• [GIVEN REQUEST] Retype the lines of the records below exactly as they appear, from the line containing "In the given photograph, optical" through the line containing "295 centimetres", both included.

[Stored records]
------
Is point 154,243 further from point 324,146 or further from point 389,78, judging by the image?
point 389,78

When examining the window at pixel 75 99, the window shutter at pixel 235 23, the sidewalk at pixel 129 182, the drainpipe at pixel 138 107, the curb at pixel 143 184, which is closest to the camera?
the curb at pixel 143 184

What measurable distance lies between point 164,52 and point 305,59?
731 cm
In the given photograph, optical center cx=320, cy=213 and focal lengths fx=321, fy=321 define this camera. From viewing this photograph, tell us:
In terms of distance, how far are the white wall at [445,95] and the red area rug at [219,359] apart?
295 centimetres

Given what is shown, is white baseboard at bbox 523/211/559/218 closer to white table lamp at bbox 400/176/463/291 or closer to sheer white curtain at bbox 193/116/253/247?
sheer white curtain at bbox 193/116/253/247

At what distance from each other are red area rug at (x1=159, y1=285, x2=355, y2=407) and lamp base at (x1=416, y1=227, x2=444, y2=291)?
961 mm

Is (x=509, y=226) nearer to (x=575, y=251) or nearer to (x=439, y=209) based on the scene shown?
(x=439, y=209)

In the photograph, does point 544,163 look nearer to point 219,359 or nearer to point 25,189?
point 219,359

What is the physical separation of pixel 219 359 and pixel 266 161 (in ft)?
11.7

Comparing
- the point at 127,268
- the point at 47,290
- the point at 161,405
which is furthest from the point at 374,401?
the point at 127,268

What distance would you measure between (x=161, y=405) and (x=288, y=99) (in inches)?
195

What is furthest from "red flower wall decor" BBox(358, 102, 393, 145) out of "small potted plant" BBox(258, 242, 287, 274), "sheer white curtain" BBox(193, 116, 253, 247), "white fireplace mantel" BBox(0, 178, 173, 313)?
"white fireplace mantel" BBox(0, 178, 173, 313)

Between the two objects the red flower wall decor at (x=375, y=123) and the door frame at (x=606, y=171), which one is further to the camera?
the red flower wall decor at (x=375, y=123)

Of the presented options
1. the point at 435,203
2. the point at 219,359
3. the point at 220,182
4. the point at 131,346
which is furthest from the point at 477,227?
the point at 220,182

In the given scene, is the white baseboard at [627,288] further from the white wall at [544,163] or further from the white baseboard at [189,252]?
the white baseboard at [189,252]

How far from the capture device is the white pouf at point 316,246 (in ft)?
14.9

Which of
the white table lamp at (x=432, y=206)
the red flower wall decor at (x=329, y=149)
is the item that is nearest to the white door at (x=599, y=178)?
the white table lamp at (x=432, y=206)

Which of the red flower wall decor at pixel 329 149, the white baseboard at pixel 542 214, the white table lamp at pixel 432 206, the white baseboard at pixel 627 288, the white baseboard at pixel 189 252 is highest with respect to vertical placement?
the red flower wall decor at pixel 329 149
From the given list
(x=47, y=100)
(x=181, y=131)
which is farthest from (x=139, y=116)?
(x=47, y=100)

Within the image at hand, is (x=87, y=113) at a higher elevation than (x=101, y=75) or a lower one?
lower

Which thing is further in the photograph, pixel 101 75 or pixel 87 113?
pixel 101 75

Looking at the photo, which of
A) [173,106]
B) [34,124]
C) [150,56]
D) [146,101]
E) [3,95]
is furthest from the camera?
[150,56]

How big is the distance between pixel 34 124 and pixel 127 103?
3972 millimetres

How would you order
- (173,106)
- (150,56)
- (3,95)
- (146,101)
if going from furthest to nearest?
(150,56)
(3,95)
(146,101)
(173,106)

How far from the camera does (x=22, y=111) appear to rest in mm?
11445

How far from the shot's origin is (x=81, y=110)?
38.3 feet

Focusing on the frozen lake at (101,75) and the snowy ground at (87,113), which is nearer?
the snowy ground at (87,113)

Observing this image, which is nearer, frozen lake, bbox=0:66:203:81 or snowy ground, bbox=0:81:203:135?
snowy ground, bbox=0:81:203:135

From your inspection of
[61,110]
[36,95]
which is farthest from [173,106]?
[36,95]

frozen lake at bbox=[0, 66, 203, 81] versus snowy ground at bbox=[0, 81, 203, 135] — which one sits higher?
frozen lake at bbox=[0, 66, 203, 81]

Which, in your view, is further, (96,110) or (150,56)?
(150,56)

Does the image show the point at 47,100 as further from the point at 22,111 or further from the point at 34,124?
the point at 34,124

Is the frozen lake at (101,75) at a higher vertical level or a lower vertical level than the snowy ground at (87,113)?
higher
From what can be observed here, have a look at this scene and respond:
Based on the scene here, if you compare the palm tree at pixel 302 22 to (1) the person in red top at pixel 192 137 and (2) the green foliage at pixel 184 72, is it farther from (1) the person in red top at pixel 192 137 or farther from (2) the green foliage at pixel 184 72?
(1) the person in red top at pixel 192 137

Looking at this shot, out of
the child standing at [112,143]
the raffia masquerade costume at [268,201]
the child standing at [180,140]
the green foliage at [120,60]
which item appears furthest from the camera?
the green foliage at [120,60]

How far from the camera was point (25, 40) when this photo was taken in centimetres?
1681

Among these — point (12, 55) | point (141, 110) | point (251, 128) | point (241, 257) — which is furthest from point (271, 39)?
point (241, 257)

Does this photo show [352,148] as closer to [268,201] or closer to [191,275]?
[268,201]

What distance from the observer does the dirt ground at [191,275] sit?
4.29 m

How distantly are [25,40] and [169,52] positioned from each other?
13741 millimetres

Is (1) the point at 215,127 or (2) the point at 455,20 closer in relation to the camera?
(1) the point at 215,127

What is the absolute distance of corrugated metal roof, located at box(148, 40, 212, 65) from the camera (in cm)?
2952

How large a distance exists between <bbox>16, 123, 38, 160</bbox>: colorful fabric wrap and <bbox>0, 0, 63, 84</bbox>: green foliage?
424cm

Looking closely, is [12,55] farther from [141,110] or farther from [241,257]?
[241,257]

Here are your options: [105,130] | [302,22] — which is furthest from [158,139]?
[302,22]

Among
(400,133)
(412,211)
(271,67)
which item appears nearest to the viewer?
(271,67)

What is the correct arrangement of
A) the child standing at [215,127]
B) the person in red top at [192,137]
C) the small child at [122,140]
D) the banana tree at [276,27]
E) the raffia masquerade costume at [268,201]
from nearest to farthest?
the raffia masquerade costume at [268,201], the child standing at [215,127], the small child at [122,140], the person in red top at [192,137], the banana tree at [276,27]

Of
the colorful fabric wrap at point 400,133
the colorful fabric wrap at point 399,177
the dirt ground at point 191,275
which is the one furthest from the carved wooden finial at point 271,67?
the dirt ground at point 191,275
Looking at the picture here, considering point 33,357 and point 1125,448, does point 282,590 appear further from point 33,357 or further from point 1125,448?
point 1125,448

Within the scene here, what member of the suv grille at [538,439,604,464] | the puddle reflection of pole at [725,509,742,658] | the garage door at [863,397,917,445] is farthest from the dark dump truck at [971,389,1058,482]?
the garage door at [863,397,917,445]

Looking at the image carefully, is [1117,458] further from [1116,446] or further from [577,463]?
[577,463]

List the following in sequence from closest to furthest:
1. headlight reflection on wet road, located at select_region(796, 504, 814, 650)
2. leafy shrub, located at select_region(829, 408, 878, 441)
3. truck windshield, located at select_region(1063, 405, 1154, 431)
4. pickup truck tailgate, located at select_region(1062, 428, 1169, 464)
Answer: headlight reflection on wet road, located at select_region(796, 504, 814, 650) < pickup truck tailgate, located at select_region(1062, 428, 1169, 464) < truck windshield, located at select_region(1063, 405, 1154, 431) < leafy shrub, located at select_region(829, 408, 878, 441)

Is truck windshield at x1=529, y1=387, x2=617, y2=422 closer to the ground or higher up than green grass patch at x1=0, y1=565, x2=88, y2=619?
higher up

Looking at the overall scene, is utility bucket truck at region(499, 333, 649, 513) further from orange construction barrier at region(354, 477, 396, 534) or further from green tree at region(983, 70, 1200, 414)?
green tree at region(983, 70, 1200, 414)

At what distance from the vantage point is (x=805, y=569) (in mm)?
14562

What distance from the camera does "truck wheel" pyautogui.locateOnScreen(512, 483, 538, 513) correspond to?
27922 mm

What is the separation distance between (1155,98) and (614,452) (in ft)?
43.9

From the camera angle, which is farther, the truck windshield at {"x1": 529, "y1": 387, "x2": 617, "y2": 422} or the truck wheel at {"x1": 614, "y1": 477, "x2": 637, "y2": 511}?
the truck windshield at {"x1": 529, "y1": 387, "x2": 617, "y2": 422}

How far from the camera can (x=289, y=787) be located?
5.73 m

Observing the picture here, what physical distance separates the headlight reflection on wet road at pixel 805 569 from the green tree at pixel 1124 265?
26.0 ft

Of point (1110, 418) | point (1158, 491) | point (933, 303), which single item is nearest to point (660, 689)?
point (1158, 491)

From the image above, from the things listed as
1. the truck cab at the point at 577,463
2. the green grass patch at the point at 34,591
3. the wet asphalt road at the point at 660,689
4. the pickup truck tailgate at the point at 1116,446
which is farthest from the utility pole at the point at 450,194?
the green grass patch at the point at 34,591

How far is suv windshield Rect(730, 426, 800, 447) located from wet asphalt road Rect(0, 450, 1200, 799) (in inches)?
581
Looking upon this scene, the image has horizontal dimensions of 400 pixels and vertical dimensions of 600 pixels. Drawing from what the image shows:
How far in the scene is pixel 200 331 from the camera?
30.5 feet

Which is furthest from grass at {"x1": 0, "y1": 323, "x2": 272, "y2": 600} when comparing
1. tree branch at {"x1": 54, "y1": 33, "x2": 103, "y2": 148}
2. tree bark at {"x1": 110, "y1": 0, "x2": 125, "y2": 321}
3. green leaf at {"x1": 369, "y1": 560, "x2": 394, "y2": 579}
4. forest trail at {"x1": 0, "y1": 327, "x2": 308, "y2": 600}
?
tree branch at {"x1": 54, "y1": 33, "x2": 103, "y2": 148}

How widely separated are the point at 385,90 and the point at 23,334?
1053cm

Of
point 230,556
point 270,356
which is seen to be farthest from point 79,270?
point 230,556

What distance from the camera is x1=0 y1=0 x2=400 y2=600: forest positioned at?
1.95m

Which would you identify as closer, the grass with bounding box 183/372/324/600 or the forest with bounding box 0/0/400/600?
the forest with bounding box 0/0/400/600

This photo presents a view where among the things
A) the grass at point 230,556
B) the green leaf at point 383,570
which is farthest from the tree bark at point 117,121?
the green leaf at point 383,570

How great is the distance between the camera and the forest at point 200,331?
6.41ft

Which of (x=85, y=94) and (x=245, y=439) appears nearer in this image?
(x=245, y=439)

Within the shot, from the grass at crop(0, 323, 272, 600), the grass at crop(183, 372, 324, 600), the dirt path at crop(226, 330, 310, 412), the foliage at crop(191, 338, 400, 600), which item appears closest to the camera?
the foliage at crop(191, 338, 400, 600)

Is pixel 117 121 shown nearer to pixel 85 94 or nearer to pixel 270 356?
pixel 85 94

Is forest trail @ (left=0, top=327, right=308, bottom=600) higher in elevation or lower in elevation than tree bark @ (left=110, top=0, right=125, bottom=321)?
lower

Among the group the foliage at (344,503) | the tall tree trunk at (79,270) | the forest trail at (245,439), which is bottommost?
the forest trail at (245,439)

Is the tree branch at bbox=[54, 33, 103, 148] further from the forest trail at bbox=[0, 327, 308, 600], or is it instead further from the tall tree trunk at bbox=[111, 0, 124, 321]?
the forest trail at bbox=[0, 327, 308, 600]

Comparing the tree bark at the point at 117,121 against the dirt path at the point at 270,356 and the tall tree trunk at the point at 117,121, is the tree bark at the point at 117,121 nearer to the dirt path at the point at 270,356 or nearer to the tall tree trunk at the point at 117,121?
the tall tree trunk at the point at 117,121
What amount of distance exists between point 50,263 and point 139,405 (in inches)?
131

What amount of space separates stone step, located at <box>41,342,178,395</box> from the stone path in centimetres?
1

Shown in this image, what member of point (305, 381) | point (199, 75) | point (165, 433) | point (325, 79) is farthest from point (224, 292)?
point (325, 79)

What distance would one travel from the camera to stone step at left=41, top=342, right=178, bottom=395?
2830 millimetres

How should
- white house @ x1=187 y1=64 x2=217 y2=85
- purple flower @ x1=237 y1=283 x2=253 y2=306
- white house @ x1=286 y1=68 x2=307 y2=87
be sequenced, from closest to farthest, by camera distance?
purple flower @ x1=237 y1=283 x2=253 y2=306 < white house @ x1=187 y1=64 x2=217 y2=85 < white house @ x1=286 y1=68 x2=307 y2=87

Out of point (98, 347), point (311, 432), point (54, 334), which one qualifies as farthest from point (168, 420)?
------
• [REPLY]
In the given photograph, optical center cx=320, cy=213 and focal lengths fx=321, fy=321 define this camera. From viewing this photograph, tell us:
In terms of distance, how far are the white wall at [445,95] and the red area rug at [219,359] apart?
295 centimetres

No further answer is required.